BLACK THEOLOGY AND ABORIGINAL THEOLOGY
The seeds of contemporary black theology of liberation were nurtured in the USA on July 31, 1966, when the ad hoc National Committee of Negro Churchmen (NCNC) published its “Black Power” statement in the New York Times. Forty-eight black pastors and church administrators in the NCNC from fifteen different denominations and church offices claimed compatibility between Jesus Christ's words and practice and black American culture. Likewise, they asserted a correlation between Jesus' preferential option for the poor and the need for poor and working-class blacks to have power. Restated, Jesus incarnated in black folk culture and revealed himself in black political power.
Similarly, the contemporary foundation for Aboriginal theology (AT) in Australia emerged in the 1960s. Akin to the motivation of black pastors who crafted black theology of liberation, Aboriginal pastors were tired of white (British-descended) churchmen and missionaries telling the indigenous people they were subhuman. Aboriginal people were fed up with white people (mis)speaking with authority on the indigenous people while labeling their culture as primitive and uncivilized.
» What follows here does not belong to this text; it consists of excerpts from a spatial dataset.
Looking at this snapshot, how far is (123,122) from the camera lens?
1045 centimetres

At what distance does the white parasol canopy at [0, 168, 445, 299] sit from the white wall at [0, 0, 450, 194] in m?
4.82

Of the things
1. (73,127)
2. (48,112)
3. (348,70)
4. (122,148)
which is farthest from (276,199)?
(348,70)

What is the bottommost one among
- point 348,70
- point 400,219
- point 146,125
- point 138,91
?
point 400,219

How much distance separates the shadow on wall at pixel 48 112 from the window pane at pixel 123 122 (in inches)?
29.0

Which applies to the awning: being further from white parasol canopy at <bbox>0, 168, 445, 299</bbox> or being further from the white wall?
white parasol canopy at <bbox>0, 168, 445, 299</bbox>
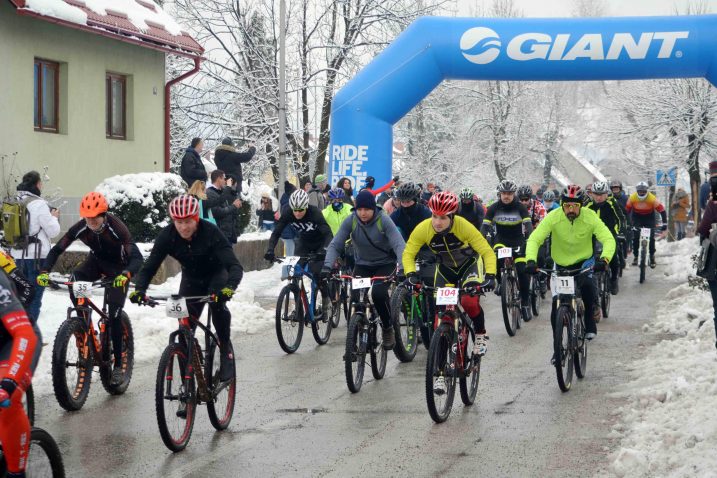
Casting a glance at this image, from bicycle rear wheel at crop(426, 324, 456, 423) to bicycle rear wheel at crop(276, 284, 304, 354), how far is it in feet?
12.7

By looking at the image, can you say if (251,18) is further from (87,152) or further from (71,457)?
(71,457)

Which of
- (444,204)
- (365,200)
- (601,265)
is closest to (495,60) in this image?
(365,200)

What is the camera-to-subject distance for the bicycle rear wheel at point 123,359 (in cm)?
999

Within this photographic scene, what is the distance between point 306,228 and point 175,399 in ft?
19.1

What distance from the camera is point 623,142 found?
46.5 m

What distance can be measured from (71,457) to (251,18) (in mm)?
29388

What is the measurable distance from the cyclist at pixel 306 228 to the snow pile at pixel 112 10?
758cm

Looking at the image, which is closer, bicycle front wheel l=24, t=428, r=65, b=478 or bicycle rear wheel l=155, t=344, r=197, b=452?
bicycle front wheel l=24, t=428, r=65, b=478

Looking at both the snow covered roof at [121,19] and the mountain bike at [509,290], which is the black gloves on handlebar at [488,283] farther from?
the snow covered roof at [121,19]

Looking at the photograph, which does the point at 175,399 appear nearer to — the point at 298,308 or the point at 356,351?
the point at 356,351

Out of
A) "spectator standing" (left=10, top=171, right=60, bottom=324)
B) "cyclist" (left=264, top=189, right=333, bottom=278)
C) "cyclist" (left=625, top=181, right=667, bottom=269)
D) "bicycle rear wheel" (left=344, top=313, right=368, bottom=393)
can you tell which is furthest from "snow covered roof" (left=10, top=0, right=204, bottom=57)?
"bicycle rear wheel" (left=344, top=313, right=368, bottom=393)

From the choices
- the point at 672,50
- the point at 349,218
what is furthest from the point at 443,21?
the point at 349,218

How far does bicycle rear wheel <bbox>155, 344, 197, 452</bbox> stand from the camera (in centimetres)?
761

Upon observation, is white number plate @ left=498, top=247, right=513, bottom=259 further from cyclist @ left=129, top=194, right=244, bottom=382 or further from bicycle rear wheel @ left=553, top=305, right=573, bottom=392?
cyclist @ left=129, top=194, right=244, bottom=382
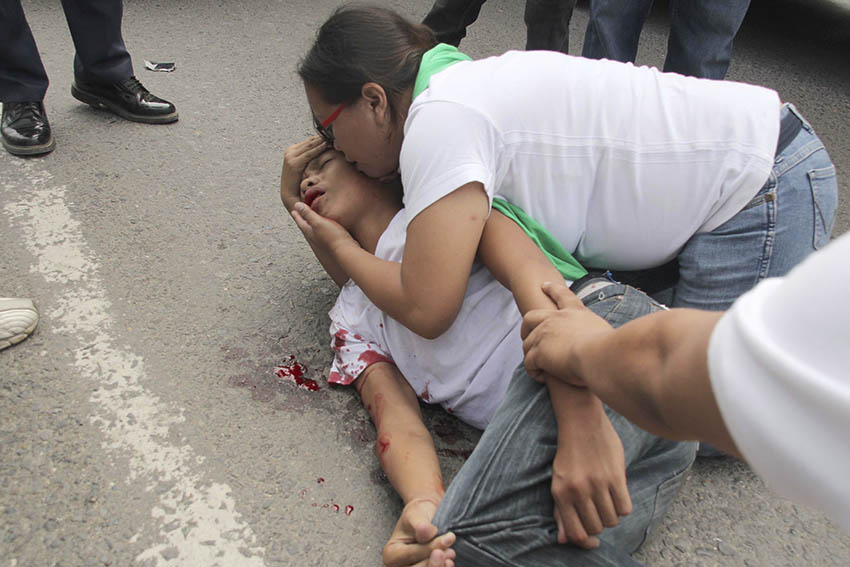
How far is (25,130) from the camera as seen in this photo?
101 inches

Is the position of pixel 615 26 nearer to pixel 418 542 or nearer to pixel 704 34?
pixel 704 34

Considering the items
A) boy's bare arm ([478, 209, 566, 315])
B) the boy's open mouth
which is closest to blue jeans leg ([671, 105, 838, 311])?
boy's bare arm ([478, 209, 566, 315])

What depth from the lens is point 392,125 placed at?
163cm

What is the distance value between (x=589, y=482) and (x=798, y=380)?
0.66 m

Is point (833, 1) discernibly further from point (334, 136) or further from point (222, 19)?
point (334, 136)

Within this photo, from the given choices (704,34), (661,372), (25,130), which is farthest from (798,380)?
(25,130)

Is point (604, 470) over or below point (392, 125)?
below

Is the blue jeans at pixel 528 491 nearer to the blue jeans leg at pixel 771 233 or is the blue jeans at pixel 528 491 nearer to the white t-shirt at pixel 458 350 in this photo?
the white t-shirt at pixel 458 350

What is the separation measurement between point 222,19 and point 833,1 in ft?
13.9

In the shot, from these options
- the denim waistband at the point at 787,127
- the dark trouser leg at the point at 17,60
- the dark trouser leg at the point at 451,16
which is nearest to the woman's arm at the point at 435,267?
the denim waistband at the point at 787,127

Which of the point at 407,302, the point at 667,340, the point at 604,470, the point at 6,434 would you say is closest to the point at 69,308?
the point at 6,434

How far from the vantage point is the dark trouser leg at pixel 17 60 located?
2.51 metres

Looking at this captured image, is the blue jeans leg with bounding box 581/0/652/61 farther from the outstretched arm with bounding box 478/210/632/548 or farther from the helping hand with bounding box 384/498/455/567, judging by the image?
the helping hand with bounding box 384/498/455/567

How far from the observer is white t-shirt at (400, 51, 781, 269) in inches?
57.8
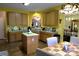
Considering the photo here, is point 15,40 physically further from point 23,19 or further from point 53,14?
point 53,14

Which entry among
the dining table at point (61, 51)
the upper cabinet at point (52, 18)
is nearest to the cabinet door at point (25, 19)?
the upper cabinet at point (52, 18)

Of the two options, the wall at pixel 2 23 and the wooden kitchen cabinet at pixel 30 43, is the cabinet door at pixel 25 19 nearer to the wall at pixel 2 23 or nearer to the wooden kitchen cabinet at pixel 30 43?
the wall at pixel 2 23

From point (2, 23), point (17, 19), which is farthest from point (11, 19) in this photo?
point (2, 23)

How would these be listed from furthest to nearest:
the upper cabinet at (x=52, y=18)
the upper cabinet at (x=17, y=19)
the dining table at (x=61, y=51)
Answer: the upper cabinet at (x=17, y=19)
the upper cabinet at (x=52, y=18)
the dining table at (x=61, y=51)

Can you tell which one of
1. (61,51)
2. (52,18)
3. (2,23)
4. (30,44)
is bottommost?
(30,44)

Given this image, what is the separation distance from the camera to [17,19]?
4832 millimetres

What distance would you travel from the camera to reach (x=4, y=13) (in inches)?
185

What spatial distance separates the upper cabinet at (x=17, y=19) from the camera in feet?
15.5

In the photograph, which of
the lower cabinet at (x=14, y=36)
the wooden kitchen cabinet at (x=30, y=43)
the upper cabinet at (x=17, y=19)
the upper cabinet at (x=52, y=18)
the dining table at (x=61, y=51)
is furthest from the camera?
the upper cabinet at (x=17, y=19)

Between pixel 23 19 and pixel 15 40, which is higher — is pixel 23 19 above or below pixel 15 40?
above

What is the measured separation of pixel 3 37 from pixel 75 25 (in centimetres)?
367

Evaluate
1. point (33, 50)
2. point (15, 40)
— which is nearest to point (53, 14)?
point (33, 50)

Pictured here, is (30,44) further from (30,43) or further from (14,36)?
(14,36)

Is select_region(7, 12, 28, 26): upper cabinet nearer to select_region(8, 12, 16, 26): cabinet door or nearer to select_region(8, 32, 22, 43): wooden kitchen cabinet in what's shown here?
select_region(8, 12, 16, 26): cabinet door
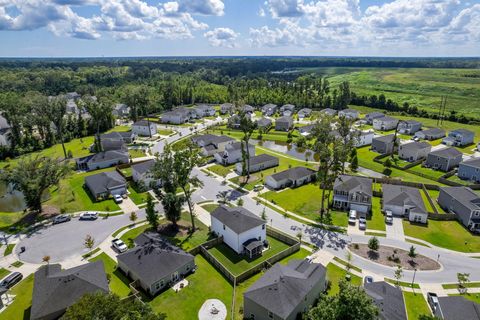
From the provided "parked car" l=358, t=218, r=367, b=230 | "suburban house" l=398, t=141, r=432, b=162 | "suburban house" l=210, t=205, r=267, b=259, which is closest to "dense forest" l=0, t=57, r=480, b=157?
"suburban house" l=398, t=141, r=432, b=162

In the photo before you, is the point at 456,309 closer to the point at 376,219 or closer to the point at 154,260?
the point at 376,219

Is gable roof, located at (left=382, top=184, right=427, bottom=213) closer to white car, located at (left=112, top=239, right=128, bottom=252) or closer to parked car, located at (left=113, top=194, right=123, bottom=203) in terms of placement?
white car, located at (left=112, top=239, right=128, bottom=252)

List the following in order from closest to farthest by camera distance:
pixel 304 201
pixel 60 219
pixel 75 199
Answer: pixel 60 219 < pixel 75 199 < pixel 304 201

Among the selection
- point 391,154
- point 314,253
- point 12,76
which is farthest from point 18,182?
point 12,76

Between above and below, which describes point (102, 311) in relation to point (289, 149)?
above

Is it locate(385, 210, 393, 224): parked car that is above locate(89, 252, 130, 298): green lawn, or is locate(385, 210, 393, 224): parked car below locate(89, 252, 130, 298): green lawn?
below

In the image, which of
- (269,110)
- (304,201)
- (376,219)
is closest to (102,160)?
(304,201)

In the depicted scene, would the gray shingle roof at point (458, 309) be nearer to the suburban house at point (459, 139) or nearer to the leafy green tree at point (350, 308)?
the leafy green tree at point (350, 308)

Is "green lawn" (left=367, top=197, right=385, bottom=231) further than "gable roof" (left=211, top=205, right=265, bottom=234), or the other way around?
"green lawn" (left=367, top=197, right=385, bottom=231)
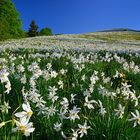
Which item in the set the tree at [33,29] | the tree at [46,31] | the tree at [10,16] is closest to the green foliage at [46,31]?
the tree at [46,31]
More positively, in the 1960s a small group of Aboriginal pastors elevated their culture as an authentic site of the ancestors' and Jesus' revelation. And that sacred culture required Aboriginal people to pursue the right of self-determination or political empowerment. Unknown to many outside of Aboriginal communities, these pastors (and many indigenous people today) referred to themselves as black people working with Jesus against structures of white supremacy in the white (British-descended) church in Australia.